Announcement

Collapse
No announcement yet.
X
  • Filter
  • Time
  • Show
Clear All
new posts

  • Diff-in-diff approach when implementation of policy is "staggered"

    Hi Statalist,

    New to this forum and apologize in advance if this question already has been answered in some other post.

    Anyway, I have a longitudinal panel dataset containing observations for 290 regions, years 1985-2014. I want to investigate whether a policy that was introduced in 2002 has had an affect on voter turnout, which is the outcome variable. But, since the regions themselves decide whether or not to implement the policy, year of implementation varies for each region. Some regions never implemented the policy (untreated for all years). To clarify, 2002 was the first year regions could implement the policy.

    My treatment variable is a dummy, which takes the value 1 for all years that the region has had the policy, and 0 otherwise. Hence, treatment variable for untreated regions equals 0 for all years. I have various controls for all regions and the panel is strongly balanced.

    My thought was to tackle this with a diff-in-diff approach and to include entity and time fixed effects. However, I am a bit confused how to handle the staggered implementation in the different regions. Does anyone have any suggestions regarding code and model?

    I assume that the xtreg command is preferable for this setting?

    Best regards

  • #2
    See https://www.ipr.northwestern.edu/wor.../Day%204.2.pdf for a lucid explanation of generalized difference-in-differences modeling, which applies to your situation.

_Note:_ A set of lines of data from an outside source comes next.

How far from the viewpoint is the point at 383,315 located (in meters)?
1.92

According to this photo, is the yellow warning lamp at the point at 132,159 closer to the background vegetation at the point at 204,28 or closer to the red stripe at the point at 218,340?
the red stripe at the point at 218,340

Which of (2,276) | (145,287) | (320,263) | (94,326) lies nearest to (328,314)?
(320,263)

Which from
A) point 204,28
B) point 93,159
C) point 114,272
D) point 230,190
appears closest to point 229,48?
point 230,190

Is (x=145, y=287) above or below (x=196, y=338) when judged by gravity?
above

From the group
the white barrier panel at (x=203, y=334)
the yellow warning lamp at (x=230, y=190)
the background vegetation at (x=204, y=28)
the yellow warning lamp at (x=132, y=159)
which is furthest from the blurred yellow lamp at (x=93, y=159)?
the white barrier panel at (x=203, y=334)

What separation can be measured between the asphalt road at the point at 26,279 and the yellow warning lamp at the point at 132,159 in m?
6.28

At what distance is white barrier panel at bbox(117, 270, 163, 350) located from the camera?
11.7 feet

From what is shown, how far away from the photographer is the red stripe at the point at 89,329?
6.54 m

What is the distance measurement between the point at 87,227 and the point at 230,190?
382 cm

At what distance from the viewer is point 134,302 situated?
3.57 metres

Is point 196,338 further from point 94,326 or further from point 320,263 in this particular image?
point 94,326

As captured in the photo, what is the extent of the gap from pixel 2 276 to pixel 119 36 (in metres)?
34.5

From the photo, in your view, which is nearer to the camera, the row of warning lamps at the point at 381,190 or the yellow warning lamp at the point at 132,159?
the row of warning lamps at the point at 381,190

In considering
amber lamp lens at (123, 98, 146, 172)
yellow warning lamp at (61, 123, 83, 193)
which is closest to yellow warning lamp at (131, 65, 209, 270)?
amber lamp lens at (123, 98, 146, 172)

    You need a variable, call it treat, which is 1 in the group that receives the treatment (and is 1 in those observations at all times, including before treatment started) and 0 in all observations for the untreated group, another which we can call active_treatment which is 1 in the treatment group after treatment begins, but is 0 in the treatment group before treatment begins and is 0 in all observations in the control group. Then you do a fixed effects regresion that looks more or less like this:

    Code:
    xtset region
    xtreg outcome i.treat i.activetreatment i.year, fe // OR RE AS THE CASE MAY BE
    The coefficient of activetreatment is the DID estimator of the effect of treatment.

    Comment


    • #3
      Thanks for the answer!

      If I also want to evaluate the effect of policy for a certain group/cohort of regions that implemented policy in the same year, i.e. the group of regions who chose to implement in 2003 for example. How would I approach this?

      I was thinking of doing this for all of the years which have a "larger" amount of regions that implemented during that specific year.


      Comment


      • #4
        Well, I suppose I would do a separate analysis in each of those subsets. Because each of those subsets would have simultaneous implementation of the policy in the treatment group, you could revert there to the classical DID analysis.

        Comment


        • #5
          Hi All,

          I am working on a similar analysis in which I want to estimate a treatment effect within a monthly panel model where I have staggered start times. I appreciate Clyde's answer above, but am having issues obtaining results within a FE model. My variable which is coded like the variable "treat" as above is dropped from the FE model because it is "constant within group" as all observations for this variable are coded 1 for the treatment group.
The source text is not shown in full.